Capitol Hill Democrats are working to ensure that former Environmental Protection Agency (EPA) head Scott Pruitt’s scandals never repeat themselves. Lawmakers are proposing a number of amendments to a bill meant to fund both the EPA and the Interior Department, with federal funding set to run out by Sept. 30.
The House Rules Committee is meeting Monday in an effort to push forward a $35 billion “minibus” bill, but Democrats have indicated they will push for a number of amendments to the package. More than 160 amendments have been submitted for H.R. 6147, with a clear focus on the scandal-ridden tenure of Pruitt, who remains the subject of at least a dozen ongoing federal investigations.
Lawmakers want those investigations to remain open. According to Politico, the amendments to the minibus bill up for consideration include a measure ensuring that the EPA inspector general’s office (OIG) will continue scrutinizing Pruitt’s tenure as EPA head.
The EPA OIG has previously expressed that a lack of funding is preventing the watchdog from investigating Pruitt’s scandals. An amendment proposed by Rep. Don Beyer (D-VA) and Rep. Earl Blumenauer (D-OR) would reduce the Department of Interior’s Office of the Secretary by $1 million and increase the EPA OIG budget by the same amount.
Democrats have also indicated they will try to force a vote on an amendment pushing for all new EPA rules initiated by Pruitt to go unfunded until the investigations conclude.
The EPA OIG has said it will continue its open investigations, but it is unclear whether that office will also scrutinize newer revelations that emerged closer to Pruitt’s resignation.
That’s far from all that Democrats want in light of Pruitt’s exodus. The former Oklahoma attorney general came under fire as EPA head for extravagant spending on business and first class travel, in addition to ramped-up security measures and dubious purchases ranging from a $43,000 sound proof phone both installed in his office to an order for a dozen fountain pens from a local Washington, D.C. store priced at $130 each.
One of the minibus amendments would see top-tier EPA travel watched closely — it would require the agency to publicly disclose all funds related to such instances within a 10 day period.
An arguably more blatant amendment would bar any public funds from being used to install a private phone booth in the office of Interior Secretary Ryan Zinke, along the lines of Pruitt’s infamous office addition. Another very specific proposal would prevent the purchase of fountain pens costing more than $50.
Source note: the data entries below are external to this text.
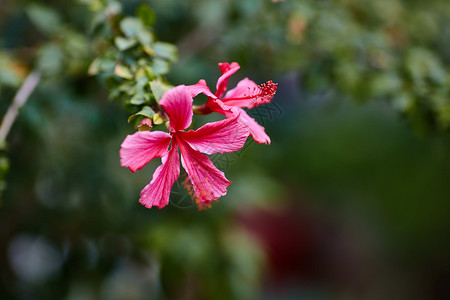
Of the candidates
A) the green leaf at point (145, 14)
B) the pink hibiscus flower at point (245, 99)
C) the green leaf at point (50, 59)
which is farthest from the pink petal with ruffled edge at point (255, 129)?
the green leaf at point (50, 59)

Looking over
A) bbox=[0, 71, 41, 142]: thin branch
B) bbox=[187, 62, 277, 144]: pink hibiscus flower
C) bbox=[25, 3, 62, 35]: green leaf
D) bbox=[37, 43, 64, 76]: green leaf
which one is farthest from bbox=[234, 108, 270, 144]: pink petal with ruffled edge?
bbox=[25, 3, 62, 35]: green leaf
Pruitt’s spending habits were hardly the only source of controversy throughout his EPA tenure. In line with the priorities laid out by President Trump, Pruitt oversaw a dramatic rollback of Obama-era initiatives and regulations, a process that has sparked several minibus amendments, including a proposal striking the repeal of the Clean Water Act.
Another source of particular controversy has been a so-called “secret science” effort long-touted by Rep. Lamar Smith (R-TX). The lawmaker has called for restricting the EPA’s ability to use scientific evidence gained from private data — such as personal health data — something scientists and experts say would greatly hinder their work.
But Pruitt endorsed such efforts, despite criticism from his own staff, and unveiled a “transparency” rule in April limiting the science used in crafting agency regulations to only that which has all its underlying data publicly available. An amendment directly countering this effort has been proposed by Rep. Paul Tonko (D-NY). His amendment would restrict the EPA from using its funding to adopt such a rule.
Other amendments proposed include an effort to limit the reorganization of the Interior Department. Democrats have called for an investigation into whether the agency’s mass-reassignment of employees violated anti-discrimination laws.
Off-shore drilling is also included among the minibus amendment proposals, with a number of bipartisan amendments working to limit or block such activities along the nation’s coasts. Energy exploration in the Arctic National Wildlife Refuge (ANWR) is under fire as well, with Democrats seeking to deny any such spending for drilling in the protected area. The Trump administration has pushed to open the area up for drilling.
Republican lawmakers have also submitted an amendment that would stop the Bureau of Land Management (BLM) from implementing a methane venting rule which seeks to reduce emissions. The Obama-era policy has been unpopular with fossil fuel companies.
Traditionally, only a small number of amendments ever actually receive floor votes. Republican leadership remains averse to Democratic demands, making it unclear how many of the proposed amendments taking aim at Pruitt’s legacy will make it into the final spending bill.